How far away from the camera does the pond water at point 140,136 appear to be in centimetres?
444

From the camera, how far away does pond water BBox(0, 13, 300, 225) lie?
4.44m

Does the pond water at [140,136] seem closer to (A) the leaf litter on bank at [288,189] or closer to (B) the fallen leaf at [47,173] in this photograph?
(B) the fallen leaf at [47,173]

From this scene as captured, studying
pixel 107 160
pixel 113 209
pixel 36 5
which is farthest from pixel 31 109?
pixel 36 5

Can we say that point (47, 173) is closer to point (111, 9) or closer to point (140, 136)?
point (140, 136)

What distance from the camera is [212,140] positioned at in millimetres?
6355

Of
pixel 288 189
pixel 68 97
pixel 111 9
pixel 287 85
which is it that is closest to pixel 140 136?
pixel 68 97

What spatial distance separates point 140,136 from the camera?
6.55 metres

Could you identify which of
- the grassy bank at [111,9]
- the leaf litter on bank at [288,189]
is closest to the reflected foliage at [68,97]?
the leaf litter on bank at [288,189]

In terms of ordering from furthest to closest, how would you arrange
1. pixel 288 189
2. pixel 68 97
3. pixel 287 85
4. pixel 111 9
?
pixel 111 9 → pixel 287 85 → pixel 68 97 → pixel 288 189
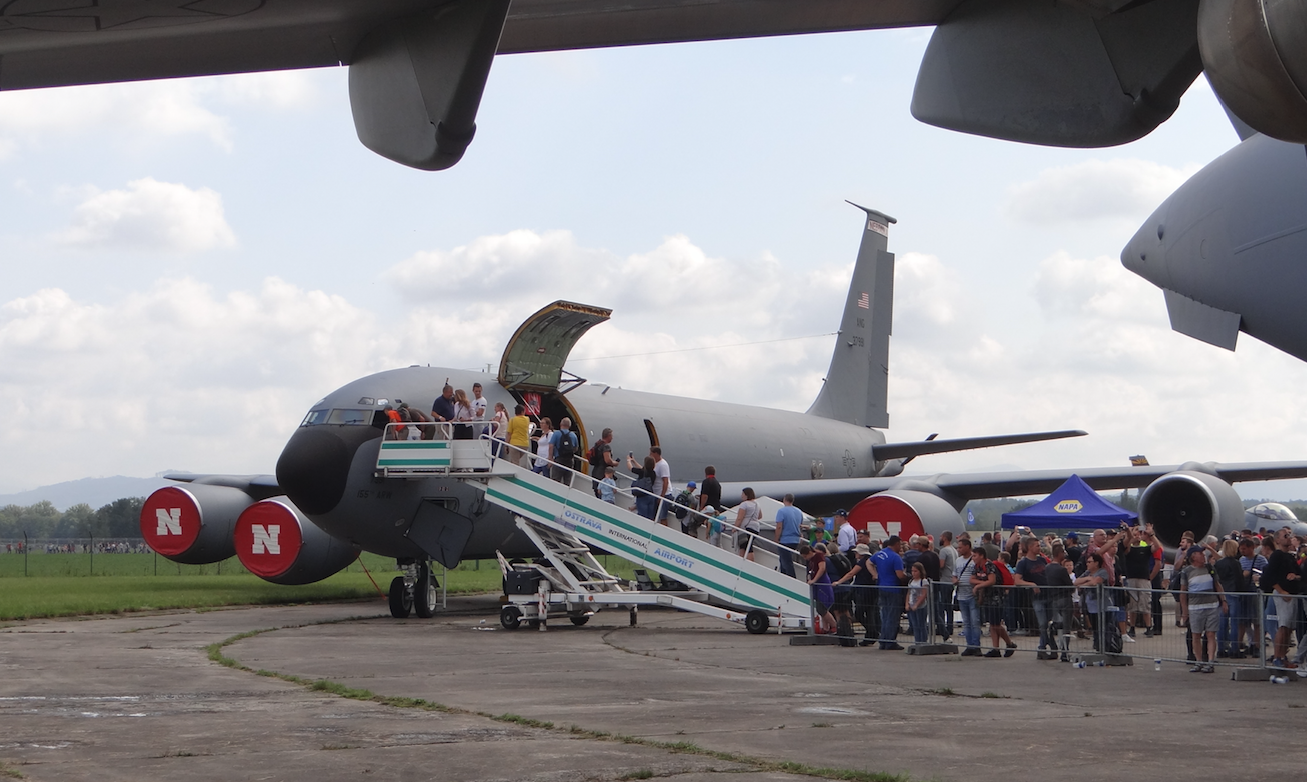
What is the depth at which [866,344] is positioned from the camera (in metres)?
33.6

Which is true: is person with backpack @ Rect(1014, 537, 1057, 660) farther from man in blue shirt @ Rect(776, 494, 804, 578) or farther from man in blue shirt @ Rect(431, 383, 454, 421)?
man in blue shirt @ Rect(431, 383, 454, 421)

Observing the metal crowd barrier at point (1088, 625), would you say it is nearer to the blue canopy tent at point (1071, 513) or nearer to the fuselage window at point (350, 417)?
the blue canopy tent at point (1071, 513)

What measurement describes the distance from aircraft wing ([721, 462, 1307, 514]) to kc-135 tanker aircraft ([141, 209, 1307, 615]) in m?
0.04

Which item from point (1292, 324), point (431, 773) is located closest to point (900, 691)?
point (431, 773)

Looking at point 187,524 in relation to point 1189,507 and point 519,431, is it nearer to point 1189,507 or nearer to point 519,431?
point 519,431

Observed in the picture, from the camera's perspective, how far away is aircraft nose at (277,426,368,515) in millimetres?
17078

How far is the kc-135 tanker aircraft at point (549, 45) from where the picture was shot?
3.92 metres

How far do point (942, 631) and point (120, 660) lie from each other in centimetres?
866

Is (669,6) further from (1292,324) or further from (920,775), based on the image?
(920,775)

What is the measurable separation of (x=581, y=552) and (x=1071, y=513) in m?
8.08

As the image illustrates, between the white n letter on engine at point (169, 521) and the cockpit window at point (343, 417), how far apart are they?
624cm

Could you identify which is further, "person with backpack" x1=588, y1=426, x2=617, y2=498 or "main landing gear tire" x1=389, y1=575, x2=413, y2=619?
"main landing gear tire" x1=389, y1=575, x2=413, y2=619

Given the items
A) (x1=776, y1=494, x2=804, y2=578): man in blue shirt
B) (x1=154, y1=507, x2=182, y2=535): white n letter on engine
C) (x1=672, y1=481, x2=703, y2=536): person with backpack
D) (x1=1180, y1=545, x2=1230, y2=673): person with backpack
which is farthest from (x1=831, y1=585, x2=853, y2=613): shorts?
(x1=154, y1=507, x2=182, y2=535): white n letter on engine

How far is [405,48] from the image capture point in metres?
4.09
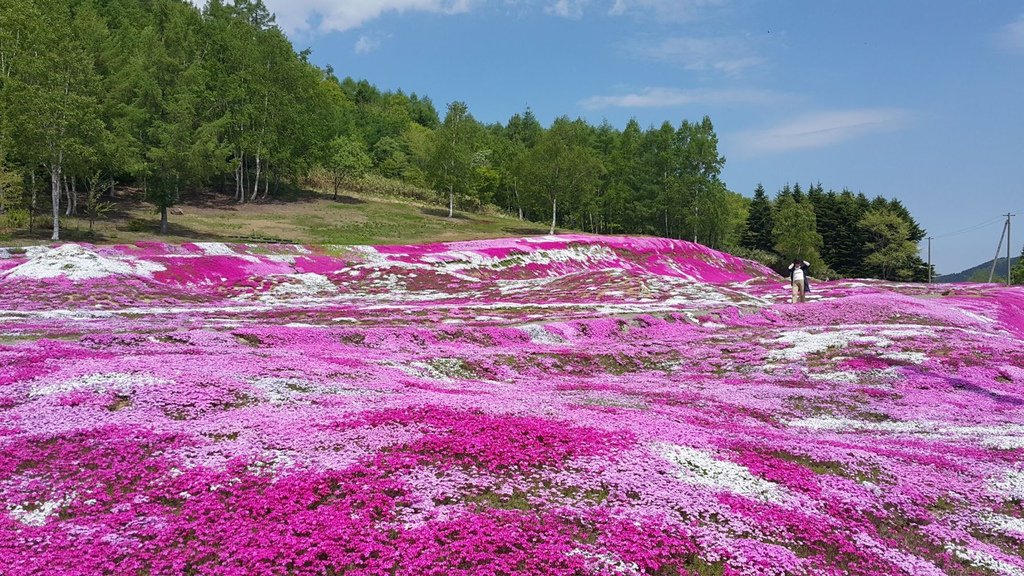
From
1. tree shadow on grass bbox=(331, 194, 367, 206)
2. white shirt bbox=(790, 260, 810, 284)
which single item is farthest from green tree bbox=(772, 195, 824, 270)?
tree shadow on grass bbox=(331, 194, 367, 206)

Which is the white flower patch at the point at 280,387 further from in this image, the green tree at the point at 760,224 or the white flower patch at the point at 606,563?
the green tree at the point at 760,224

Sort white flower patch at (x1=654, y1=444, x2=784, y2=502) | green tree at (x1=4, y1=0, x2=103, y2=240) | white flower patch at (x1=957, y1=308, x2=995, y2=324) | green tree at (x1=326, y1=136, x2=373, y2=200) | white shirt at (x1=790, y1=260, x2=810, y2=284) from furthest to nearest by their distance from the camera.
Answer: green tree at (x1=326, y1=136, x2=373, y2=200) → green tree at (x1=4, y1=0, x2=103, y2=240) → white shirt at (x1=790, y1=260, x2=810, y2=284) → white flower patch at (x1=957, y1=308, x2=995, y2=324) → white flower patch at (x1=654, y1=444, x2=784, y2=502)

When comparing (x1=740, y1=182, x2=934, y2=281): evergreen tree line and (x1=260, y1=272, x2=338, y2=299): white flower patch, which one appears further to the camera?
(x1=740, y1=182, x2=934, y2=281): evergreen tree line

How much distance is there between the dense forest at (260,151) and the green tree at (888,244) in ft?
1.21

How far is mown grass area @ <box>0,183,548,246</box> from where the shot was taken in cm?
5278

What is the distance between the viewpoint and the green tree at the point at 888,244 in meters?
113

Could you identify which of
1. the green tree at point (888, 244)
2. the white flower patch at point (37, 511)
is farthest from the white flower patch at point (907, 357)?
the green tree at point (888, 244)

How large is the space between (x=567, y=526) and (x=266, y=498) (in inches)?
141

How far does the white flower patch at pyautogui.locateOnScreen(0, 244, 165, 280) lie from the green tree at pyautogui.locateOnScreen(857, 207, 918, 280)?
411 feet

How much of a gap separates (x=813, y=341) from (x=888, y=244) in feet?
376

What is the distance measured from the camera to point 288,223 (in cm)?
7338

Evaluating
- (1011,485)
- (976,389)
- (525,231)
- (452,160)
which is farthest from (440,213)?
(1011,485)

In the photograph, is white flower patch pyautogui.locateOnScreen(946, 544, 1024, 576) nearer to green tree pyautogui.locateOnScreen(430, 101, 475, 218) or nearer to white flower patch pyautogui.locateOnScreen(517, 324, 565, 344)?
white flower patch pyautogui.locateOnScreen(517, 324, 565, 344)

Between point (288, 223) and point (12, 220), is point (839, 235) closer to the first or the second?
point (288, 223)
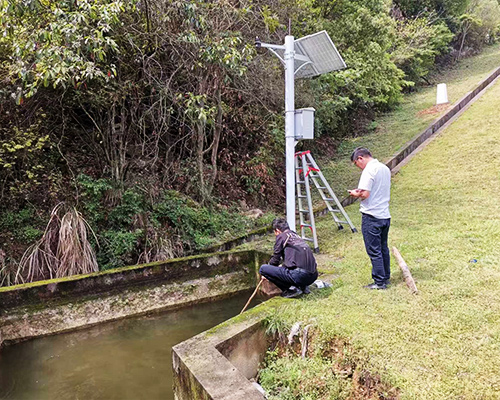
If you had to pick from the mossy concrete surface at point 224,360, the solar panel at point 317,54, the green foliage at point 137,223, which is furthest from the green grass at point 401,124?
the mossy concrete surface at point 224,360

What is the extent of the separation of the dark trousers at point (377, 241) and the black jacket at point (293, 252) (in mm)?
679

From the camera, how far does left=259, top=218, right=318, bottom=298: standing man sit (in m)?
4.02

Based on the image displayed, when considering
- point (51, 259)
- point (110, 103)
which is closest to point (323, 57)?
point (110, 103)

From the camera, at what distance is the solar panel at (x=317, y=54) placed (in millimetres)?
4832

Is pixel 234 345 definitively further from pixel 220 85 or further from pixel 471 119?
pixel 471 119

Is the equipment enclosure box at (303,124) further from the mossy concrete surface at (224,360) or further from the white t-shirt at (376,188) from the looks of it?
the mossy concrete surface at (224,360)

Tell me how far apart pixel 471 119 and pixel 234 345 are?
12564 mm

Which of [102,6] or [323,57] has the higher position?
[102,6]

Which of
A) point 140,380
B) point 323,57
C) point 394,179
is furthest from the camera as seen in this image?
point 394,179

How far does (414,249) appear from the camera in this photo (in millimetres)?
5176

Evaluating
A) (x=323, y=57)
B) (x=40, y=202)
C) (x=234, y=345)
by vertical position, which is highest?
(x=323, y=57)

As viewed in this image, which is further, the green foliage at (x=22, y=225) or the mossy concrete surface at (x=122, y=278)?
the green foliage at (x=22, y=225)

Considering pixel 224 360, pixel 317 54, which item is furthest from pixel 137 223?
pixel 317 54

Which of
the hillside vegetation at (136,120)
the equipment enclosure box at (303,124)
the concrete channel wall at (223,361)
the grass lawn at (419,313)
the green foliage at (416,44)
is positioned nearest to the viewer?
the grass lawn at (419,313)
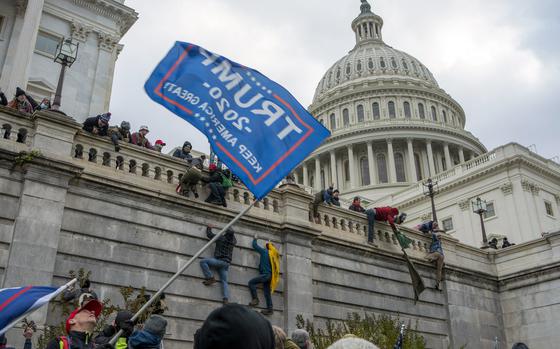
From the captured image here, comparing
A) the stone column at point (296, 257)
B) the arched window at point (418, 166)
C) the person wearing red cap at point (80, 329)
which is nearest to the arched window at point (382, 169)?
the arched window at point (418, 166)

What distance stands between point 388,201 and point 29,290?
203 feet

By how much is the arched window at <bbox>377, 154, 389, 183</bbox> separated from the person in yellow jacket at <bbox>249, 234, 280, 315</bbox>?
67842 millimetres

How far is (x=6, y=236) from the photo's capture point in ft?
40.0

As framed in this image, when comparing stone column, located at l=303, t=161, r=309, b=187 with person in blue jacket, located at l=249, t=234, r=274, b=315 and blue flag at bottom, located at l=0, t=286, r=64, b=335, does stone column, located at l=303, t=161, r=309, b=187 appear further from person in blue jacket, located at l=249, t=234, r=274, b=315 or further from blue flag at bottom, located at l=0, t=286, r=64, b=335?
blue flag at bottom, located at l=0, t=286, r=64, b=335

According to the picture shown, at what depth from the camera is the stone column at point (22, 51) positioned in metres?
27.1

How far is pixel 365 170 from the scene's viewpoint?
282ft

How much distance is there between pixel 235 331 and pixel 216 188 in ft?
43.2

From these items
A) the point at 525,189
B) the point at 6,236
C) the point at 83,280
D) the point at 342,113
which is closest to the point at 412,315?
the point at 83,280

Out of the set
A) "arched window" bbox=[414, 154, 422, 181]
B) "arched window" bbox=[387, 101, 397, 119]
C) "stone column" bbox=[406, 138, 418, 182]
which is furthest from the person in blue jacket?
"arched window" bbox=[387, 101, 397, 119]

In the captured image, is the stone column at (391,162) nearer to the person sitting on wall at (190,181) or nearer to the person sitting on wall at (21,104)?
the person sitting on wall at (190,181)

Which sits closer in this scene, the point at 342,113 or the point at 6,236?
the point at 6,236

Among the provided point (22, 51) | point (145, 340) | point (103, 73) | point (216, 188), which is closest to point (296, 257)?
point (216, 188)

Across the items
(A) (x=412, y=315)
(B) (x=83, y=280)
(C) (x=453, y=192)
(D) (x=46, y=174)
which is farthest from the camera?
(C) (x=453, y=192)

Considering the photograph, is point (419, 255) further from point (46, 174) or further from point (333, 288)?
point (46, 174)
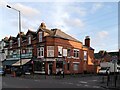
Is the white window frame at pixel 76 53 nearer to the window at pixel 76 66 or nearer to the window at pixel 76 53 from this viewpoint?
the window at pixel 76 53

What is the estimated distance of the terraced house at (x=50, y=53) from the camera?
46.0 meters

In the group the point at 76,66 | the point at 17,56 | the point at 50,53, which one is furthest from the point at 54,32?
the point at 17,56

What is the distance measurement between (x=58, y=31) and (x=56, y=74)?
10070mm

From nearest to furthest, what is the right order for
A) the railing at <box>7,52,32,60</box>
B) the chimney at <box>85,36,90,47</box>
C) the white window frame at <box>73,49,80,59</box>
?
the railing at <box>7,52,32,60</box>, the white window frame at <box>73,49,80,59</box>, the chimney at <box>85,36,90,47</box>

════════════════

__Direction__. Repeat only the stretch of lines that opens with the line containing "What is the estimated" and closes with the final line of the entries, both included, exactly as written.

__The answer__.
What is the estimated distance of the terraced house at (x=50, y=53) from the camera?
46.0 meters

In the group the point at 76,66 | the point at 17,56 | the point at 50,53, which one is furthest from the point at 54,32?
the point at 17,56

What is the distance measurement between (x=58, y=31) and (x=56, y=74)?
10070mm

From nearest to furthest, what is the right order for
A) the railing at <box>7,52,32,60</box>
B) the chimney at <box>85,36,90,47</box>
C) the white window frame at <box>73,49,80,59</box>
?
the railing at <box>7,52,32,60</box>, the white window frame at <box>73,49,80,59</box>, the chimney at <box>85,36,90,47</box>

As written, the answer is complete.